None. There is no word that immediate precedes the words I bolded. Ther is, however, a period which precedes those words. The makes the word which precedes the period a descriptor of the sentence in which it resides.

If your intent was to say that what I had bolded was an opinion you held then I would not have commented on your post. If that is indeed what you intended then good for you.

SouthernBoy
February 17, 2013, 07:34 PM
Sort of true.

While there are no statute laws restricting open carry, there is case law.
There may not even be any appellate law that would make the case law even partially binding outside the individual court circuits.

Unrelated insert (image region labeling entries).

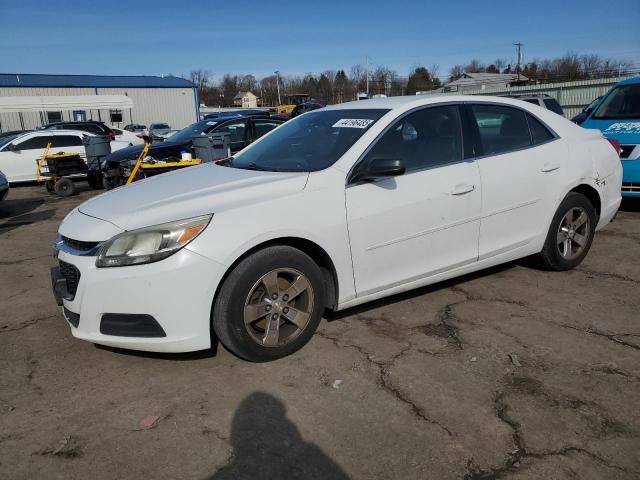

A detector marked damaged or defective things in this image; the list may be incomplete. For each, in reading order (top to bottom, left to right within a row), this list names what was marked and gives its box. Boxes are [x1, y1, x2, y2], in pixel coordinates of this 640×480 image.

cracked asphalt [1, 185, 640, 480]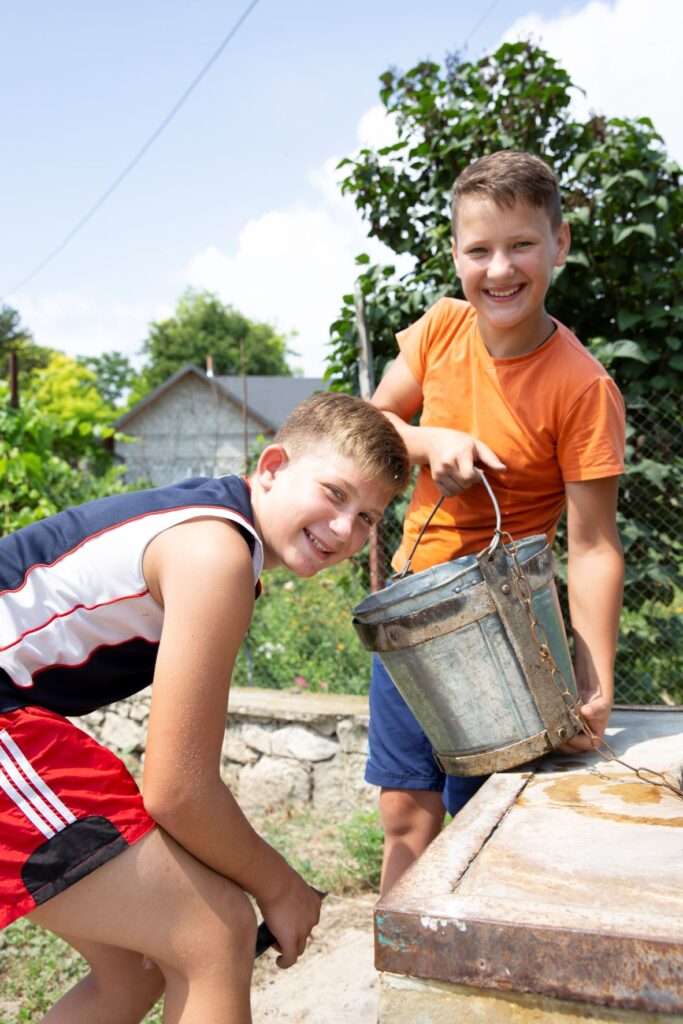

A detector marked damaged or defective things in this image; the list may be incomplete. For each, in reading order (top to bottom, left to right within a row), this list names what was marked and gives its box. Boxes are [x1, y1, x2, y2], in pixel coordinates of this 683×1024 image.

rusty metal chain [497, 532, 683, 802]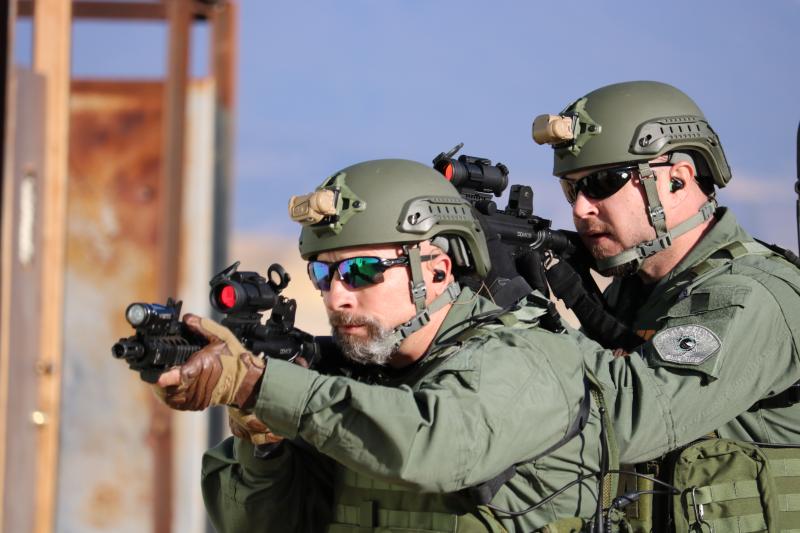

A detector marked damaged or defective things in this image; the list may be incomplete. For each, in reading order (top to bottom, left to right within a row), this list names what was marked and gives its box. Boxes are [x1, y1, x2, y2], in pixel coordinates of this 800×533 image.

rusty metal structure [0, 2, 238, 528]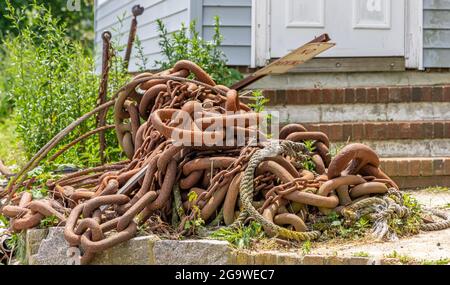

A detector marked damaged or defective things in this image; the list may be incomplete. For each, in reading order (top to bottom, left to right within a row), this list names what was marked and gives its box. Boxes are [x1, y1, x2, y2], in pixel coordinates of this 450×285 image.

There was a case in one of the circuits (likely in NoVA) that held a freedom arms mini-revolver mounted in its belt buckle carrier WAS concealed since it was not "readily apparent" it was an actual gun.

Just like there are cases that a sheath knife hanging from a belt is not concealed, but if it is carried parallel to the belt it IS concealed.

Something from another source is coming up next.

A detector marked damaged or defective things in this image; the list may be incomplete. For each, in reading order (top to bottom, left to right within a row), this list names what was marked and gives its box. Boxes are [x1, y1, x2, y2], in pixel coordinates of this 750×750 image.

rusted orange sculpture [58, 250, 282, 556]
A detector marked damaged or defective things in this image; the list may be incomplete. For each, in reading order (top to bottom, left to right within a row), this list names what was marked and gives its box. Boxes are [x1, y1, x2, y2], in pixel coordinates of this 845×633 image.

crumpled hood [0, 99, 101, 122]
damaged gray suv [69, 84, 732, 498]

It can be expensive to establish widespread binding case law for misdemeanors in VA since the case must be appealed at least through the appeals level for it to bind a portion of the circuits, and all the way to the State Supreme court to bind ALL the circuits (IIRC).

It means minor violations are never pursued far enough.
It becomes worth just paying the fine and moving on.

I had a friend that had returned from sandbox duty as a contractor who was charged in Vienna with carrying a conceled knife.

He had one of those decorative Arab knives in its scabbard and his "tablecloth and fan-belt" on his head going to a party.

I recommended an attorney to him, and then went to court to watch in Fairfax.

The attorney (now retired) made a real fool of the Vienna town officer on the stand.

She said she "knew he had a knife after seeing the scabbard and the the handle."

The attorney had her repeat the testimony and the judge threw the whole thing out right then without any further prompting saying "You cannot see a concealed item. Dismissed."

It cost him $500 but preserved his security clearance.

Laws against the carrying of certain knives are a bit more confusing in my opinion. I am not up on them since I don't carry a sheathed knife. As for handguns, open carry is the normal mode of carry here (i.e., standard or default mode) and as such, there is nothing in the statutes which address this. As for case law, there is little there and what I have seen tends to favor the carried since it generally involves officers who have arrested someone who is doing nothing illegal. And that is rare.

We have it pretty good here in that there are few restrictions as on our carry and few places where we cannot carry. Anything outside of that would be issues of private property, such as businesses. And where I live, about 35 miles from DC, there are very few businesses that I have seen with gun buster signs.

aeriedad
February 17, 2013, 08:19 PM
None. There is no word that immediate precedes the words I bolded. Ther is, however, a period which precedes those words. The makes the word which precedes the period a descriptor of the sentence in which it resides.

If your intent was to say that what I had bolded was an opinion you held then I would not have commented on your post. If that is indeed what you intended then good for you.

It wasn't my post that you commented on.* It was Airbrush Artist's (Post #10), and I had no problem understanding his post was his personal opinion--because he used the word, "Personally." So what if he didn't punctuate his post according to your academic standards...it's the Internet.

I love the irony...you mistake someone's opinion as a statement of fact, but then someone else notes that maybe you could have figured out it was indeed an opinion, and then you can't even keep your own facts straight about who it is you disagree with.* Instead you get hyper-technical about punctuation in an Internet discussion because that somehow masks your failure to recognize an opinion as such. (Oh, and you might want to proofread your post #20.)

BTW, to the OP...You might find http://www.handgunlaw.us a valuable resource for questions like this.

* Yes, I ended a sentence with a preposition. Twice.

Sam1911
February 17, 2013, 09:00 PM
If the OP isn't well enough answered by now, a few more rounds of snark and bile probably won't help him figure it out.